I read the recent communication by Zhang at al. published, in Angewandte Chemie – and described by Bo Zhang in “A Revolution in Chromatographic Performance? Let’s Discuss.” – with great interest. It presents the preparation of a variety of monodisperse, single-micrometer-sized porous beads that can be used as the stationary phase for HPLC. Researchers have been trying to discover this Holy Grail – i.e., strictly monodisperse spherical particles – for several decades.

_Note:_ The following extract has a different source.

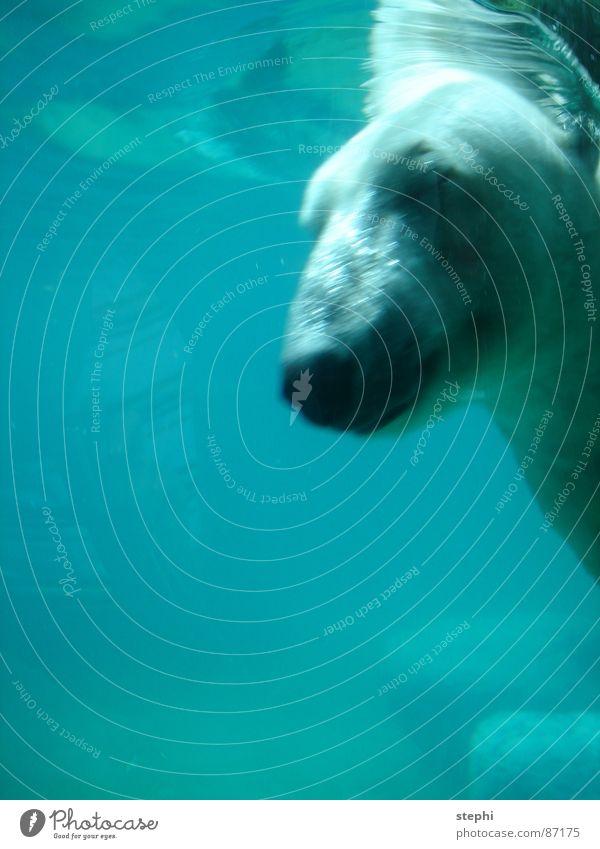 augen zu und durch Wasser Luft Schwimmbad tauchen Zoo Säugetier Bär Tier Eisbär Tiergarten Wasserschwall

For example, Stoeber at al. described the preparation of nonporous, monodisperse silica particles via controlled growth by the hydrolysis of alkyl silicates and the subsequent condensation of silicic acid in alcoholic solutions as early as 1968. In the mid-1980, Ugelstad et al. activated monodisperse latex particles with a good solvent, then swelled them with a polymerization mixture to the desired size, and then polymerized them. This method was soon commercialized in Norway. Many papers on this topic have been published since then.
In fact, some of these stationary phases are now available from the leading chromatographic companies. For example, Eichrom Technologies sells columns packed with monodisperse nonporous C18 1.5 mm silica beads. Fortis produces various 3 mm monodisperse porous silica particles that bear most of the common ligands. In contrast, ThermoFisher Scientific ProPac 3R ion-exchange column is packed with a strong cation exchange resin produced by the functionalization of monodisperse poly(styrene-divinylbenzene) beads. A deeper dive is likely to reveal even more producers.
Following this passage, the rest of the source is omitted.